#### Reading passage
********

This update addresses the following recent developments and court decisions involving e-discovery issues:
- A Southern District of New York decision denying plaintiff’s motion to hold the defendant in contempt for failing to produce native-format emails from his Gmail account pursuant to an arbitral subpoena, finding that the defendant had acted on a good-faith belief that obtaining native-format Gmail emails was not possible;
- A Supreme Court of Mississippi decision finding that the state failed to properly authenticate Facebook messages purportedly sent by the murderer but affirming the conviction after concluding their admission was harmless error; and
- An Arizona district court decision denying plaintiffs’ request for a Rule 30(b)(6) deposition at the start of discovery on the manner and methods used by defendants to store electronically stored information (“ESI”) because discovery should start with substantive inquiries, and beginning otherwise “puts the cart before the horse.”
1. In Sexton v. Lecavalier, 2014 WL 1395693 (S.D.N.Y. Apr. 11, 2014), U.S. District Judge Analisa Torres denied plaintiff’s motion to hold the defendant in contempt for failing to produce native-format emails from his Gmail account pursuant to an arbitral subpoena, finding that the defendant had acted on a good-faith belief that obtaining native-format Gmail emails was not possible.
The plaintiff sought relief from the court in an arbitral matter under Section 7 of the Federal Arbitration Act, 9 U.S.C. § 7, and Federal Rule of Civil Procedure 45, seeking an order holding the defendant in contempt for failing to comply with an arbitral tribunal’s non-party subpoena directing him to produce native-format emails relating to several businesses. Id. at *1. In response to the subpoena, the defendant had produced eleven non-native emails that he had forwarded from his Gmail account to his attorney. Id. After the plaintiff obtained a court order compelling the defendant to produce native-format emails, the defendant’s counsel wrote to the plaintiff that the defendant was unable to produce the emails in native format and attached an affidavit from defendant counsel’s IT director stating it was not possible to obtain native-format emails from Gmail because the “infrastructure . . . is managed and controlled by Google.” Id. (citation omitted).

********

#### Source data
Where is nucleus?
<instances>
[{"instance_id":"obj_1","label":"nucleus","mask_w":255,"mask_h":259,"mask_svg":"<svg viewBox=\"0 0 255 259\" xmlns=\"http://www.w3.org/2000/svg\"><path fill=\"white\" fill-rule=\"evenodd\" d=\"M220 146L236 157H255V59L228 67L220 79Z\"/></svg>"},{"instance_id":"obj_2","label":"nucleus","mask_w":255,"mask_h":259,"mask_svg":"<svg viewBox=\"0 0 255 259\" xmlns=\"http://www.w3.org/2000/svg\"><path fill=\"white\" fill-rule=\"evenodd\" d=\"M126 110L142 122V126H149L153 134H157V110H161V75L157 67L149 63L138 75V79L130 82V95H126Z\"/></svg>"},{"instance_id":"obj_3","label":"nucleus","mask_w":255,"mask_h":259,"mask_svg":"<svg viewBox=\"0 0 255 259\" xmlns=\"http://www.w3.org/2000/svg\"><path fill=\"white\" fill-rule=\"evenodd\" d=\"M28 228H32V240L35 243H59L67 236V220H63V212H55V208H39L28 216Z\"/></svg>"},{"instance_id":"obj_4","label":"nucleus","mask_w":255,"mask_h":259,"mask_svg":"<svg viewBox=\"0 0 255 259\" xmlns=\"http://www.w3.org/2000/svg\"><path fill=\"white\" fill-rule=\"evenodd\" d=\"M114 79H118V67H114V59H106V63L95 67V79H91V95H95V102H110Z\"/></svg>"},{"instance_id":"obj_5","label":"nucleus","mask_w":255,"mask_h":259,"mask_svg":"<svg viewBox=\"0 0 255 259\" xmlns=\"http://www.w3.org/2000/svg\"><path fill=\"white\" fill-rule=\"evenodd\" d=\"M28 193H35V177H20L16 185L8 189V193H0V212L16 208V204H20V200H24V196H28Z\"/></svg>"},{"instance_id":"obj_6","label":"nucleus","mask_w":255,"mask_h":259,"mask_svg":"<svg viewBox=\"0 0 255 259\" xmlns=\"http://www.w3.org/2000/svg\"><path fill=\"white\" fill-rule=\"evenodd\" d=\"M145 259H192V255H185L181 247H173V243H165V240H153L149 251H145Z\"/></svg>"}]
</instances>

********

#### Requirements
a – In the e-discovery update, how many non-native emails did the defendant in Sexton v. Lecavalier produce in response to the subpoena?
b – Repeat word for word the part of the e-discovery update between "1. In Sexton" and "was not possible.", inclusive.

#### Worked answers
a – Eleven.

b –
1. In Sexton v. Lecavalier, 2014 WL 1395693 (S.D.N.Y. Apr. 11, 2014), U.S. District Judge Analisa Torres denied plaintiff’s motion to hold the defendant in contempt for failing to produce native-format emails from his Gmail account pursuant to an arbitral subpoena, finding that the defendant had acted on a good-faith belief that obtaining native-format Gmail emails was not possible.